-- START OF Dataset entries --

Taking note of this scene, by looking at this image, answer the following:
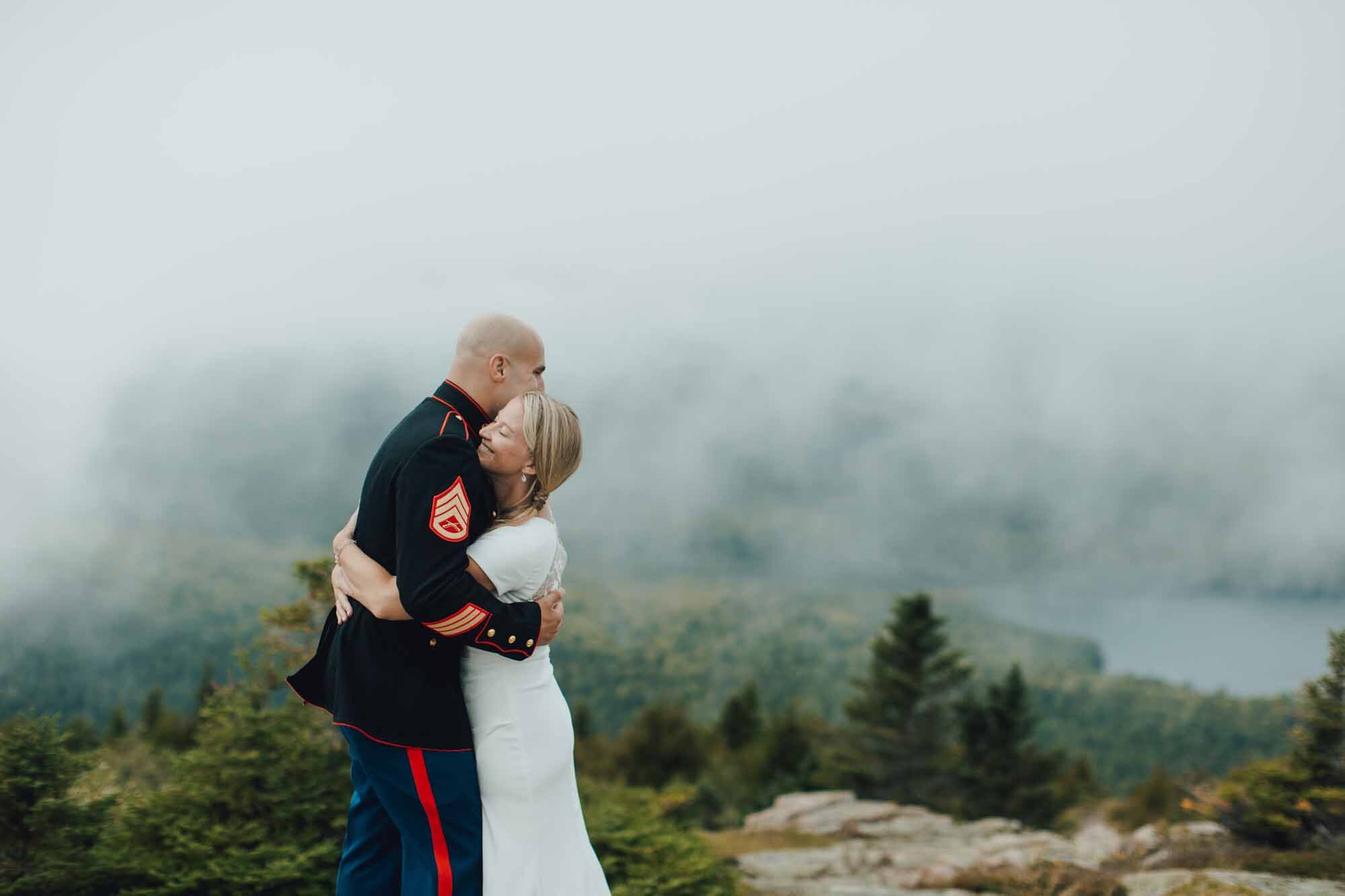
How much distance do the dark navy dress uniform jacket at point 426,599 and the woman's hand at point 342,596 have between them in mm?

-- END OF Dataset entries --
-- START OF Dataset entries --

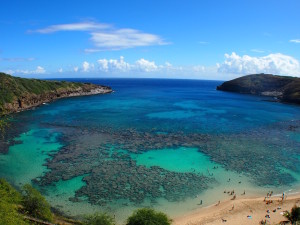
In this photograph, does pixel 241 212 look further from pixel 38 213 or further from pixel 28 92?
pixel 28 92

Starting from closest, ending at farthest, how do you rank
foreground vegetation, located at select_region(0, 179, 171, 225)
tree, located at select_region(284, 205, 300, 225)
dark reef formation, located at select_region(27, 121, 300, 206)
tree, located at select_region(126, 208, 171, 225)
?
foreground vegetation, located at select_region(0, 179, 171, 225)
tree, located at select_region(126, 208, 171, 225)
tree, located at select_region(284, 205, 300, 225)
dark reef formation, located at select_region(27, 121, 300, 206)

-- END OF Dataset entries --

Problem details: Copy out the records from the line containing "Taking note of" through the line containing "How much distance", both included, with the pictures left out of your copy.

Complete answer:
Taking note of this scene, by looking at this image, answer the following:
How much distance do the dark navy dress uniform jacket at point 426,599 and the woman's hand at point 342,596 have between them in mm?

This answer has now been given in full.